凉州军人们兴奋万分,他们从未打过这般爽快、将漠狄人吊着打的战争。他们再不怀疑原家小七郎对战事的敏锐天赋,他们呼喝着跳上马,如一群饿了三四天的野外狼群般,向屁滚尿流的漠狄人追杀。
星辰在天,越来越亮,又在转瞬流窜的烈风下,星光变暗,天上泛起鱼肚白色。
木措的队伍不断被追上,不断和身后追逐的人交锋。木措咬牙切齿,心中更生惧:就如父亲提醒过他的一样,只要被狼盯着,逃跑变得何其艰难!

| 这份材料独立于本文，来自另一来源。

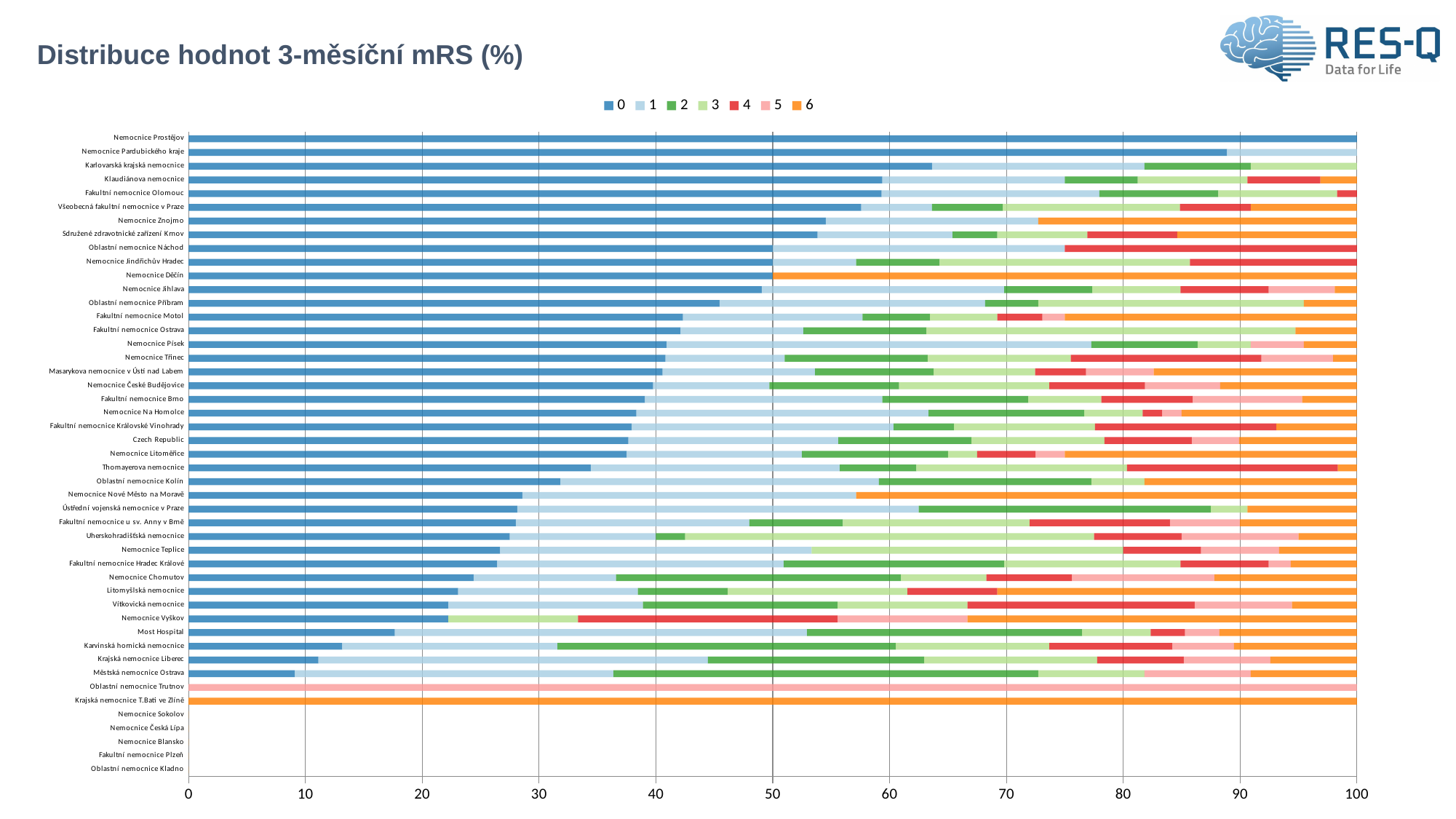
What is the value of series 0 for Nemocnice Prostějov? 100 Is the value of series 0 for Nemocnice Pardubického kraje greater or less than 80? greater What is the value of series 6 for Nemocnice Děčín? 50 What is the total of the stacked bar for Nemocnice Děčín? 100 What is the value of series 5 for Oblastní nemocnice Trutnov? 100 Which hospital has the highest value for series 6? Krajská nemocnice T.Bati ve Zlíně Which is larger: the series 0 value for Nemocnice Prostějov or for Most Hospital? Nemocnice Prostějov How many series does the legend list? 7 What kind of chart is shown on the slide? Stacked horizontal bar chart What is the title of the chart? Distribuce hodnot 3-měsíční mRS (%) How many hospitals listed on the y axis have no bar plotted at all? 5 Is the value of series 0 for Městská nemocnice Ostrava greater or less than 10? less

“砰――”漠狄人逃跑的队伍中,有人撑不住,从马上摔了下去。
原霁看也不看,他伏在马身御马疾驰,奔在最前方,眼睛只紧紧盯着木措。身后束翼的喊声嘶哑:“七郎!停下,停下!是‘十步’!是所有的侦查鹰,都找到了!”
束翼的声音带着哭腔:“‘十步’还有救!”
侦查鹰相伴将士一生,最开始是原家养,每个原家儿郎,一般情况下,一生只会养一只鹰。后来凉州的将领们都开始养鹰。他们将小鹰养大,他们熬鹰,将鹰和猎犬都当作战场上最亲密最值得信任的兄弟。
侦查鹰一只都回不来,对凉州军人来说,是何其沉重的打击。
“十步”是原霁八岁时回到凉州的第一年,那时候还活着的原家大哥送给他的礼物。
原家欢迎他回来凉州,希望他留在凉州,和原家儿郎们一同守护这片土地,为这里的所有人去战斗。
奔逃中的木措回头,见到身后的追兵断断续续地为了那群被胡乱裹在包裹里、熬得快死去的鹰群们停步。只有原霁目光凶悍,黑色武袍被风吹得结了冰霜,硬邦邦地贴着身。